### Activity
Set down the records that follow exactly and completely.

### Information provided

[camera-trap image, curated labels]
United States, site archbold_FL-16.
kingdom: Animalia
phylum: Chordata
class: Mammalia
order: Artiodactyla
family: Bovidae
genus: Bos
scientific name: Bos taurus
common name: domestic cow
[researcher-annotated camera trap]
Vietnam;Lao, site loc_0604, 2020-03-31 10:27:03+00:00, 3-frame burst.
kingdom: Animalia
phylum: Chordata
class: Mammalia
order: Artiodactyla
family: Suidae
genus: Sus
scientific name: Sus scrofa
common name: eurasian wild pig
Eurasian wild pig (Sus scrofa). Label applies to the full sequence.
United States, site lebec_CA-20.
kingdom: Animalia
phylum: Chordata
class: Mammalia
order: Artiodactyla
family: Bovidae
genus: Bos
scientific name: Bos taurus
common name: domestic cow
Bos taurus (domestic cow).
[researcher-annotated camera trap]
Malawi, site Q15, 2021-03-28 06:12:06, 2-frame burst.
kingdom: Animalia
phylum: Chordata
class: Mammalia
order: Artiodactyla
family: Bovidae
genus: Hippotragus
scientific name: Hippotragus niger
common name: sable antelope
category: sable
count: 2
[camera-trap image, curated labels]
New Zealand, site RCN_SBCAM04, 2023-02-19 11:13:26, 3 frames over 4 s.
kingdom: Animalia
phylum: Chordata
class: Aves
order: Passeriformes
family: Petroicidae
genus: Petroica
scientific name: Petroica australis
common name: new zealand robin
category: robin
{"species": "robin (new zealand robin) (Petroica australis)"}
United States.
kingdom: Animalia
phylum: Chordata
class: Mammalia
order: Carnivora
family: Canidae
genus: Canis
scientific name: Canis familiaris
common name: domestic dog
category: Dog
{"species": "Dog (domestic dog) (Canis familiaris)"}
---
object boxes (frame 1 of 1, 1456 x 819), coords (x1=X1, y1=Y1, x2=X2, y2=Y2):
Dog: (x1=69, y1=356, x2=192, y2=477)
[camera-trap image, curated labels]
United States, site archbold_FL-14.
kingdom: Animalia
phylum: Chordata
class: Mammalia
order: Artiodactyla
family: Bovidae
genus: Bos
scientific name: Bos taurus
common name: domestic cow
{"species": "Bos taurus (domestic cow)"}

### Exercise answer
[camera-trap image, curated labels]
United States, site archbold_FL-16.
kingdom: Animalia
phylum: Chordata
class: Mammalia
order: Artiodactyla
family: Bovidae
genus: Bos
scientific name: Bos taurus
common name: domestic cow
[researcher-annotated camera trap]
Vietnam;Lao, site loc_0604, 2020-03-31 10:27:03+00:00, 3-frame burst.
kingdom: Animalia
phylum: Chordata
class: Mammalia
order: Artiodactyla
family: Suidae
genus: Sus
scientific name: Sus scrofa
common name: eurasian wild pig
Eurasian wild pig (Sus scrofa). Label applies to the full sequence.
United States, site lebec_CA-20.
kingdom: Animalia
phylum: Chordata
class: Mammalia
order: Artiodactyla
family: Bovidae
genus: Bos
scientific name: Bos taurus
common name: domestic cow
Bos taurus (domestic cow).
[researcher-annotated camera trap]
Malawi, site Q15, 2021-03-28 06:12:06, 2-frame burst.
kingdom: Animalia
phylum: Chordata
class: Mammalia
order: Artiodactyla
family: Bovidae
genus: Hippotragus
scientific name: Hippotragus niger
common name: sable antelope
category: sable
count: 2
[camera-trap image, curated labels]
New Zealand, site RCN_SBCAM04, 2023-02-19 11:13:26, 3 frames over 4 s.
kingdom: Animalia
phylum: Chordata
class: Aves
order: Passeriformes
family: Petroicidae
genus: Petroica
scientific name: Petroica australis
common name: new zealand robin
category: robin
{"species": "robin (new zealand robin) (Petroica australis)"}
United States.
kingdom: Animalia
phylum: Chordata
class: Mammalia
order: Carnivora
family: Canidae
genus: Canis
scientific name: Canis familiaris
common name: domestic dog
category: Dog
{"species": "Dog (domestic dog) (Canis familiaris)"}
---
object boxes (frame 1 of 1, 1456 x 819), coords (x1=X1, y1=Y1, x2=X2, y2=Y2):
Dog: (x1=69, y1=356, x2=192, y2=477)
[camera-trap image, curated labels]
United States, site archbold_FL-14.
kingdom: Animalia
phylum: Chordata
class: Mammalia
order: Artiodactyla
family: Bovidae
genus: Bos
scientific name: Bos taurus
common name: domestic cow
{"species": "Bos taurus (domestic cow)"}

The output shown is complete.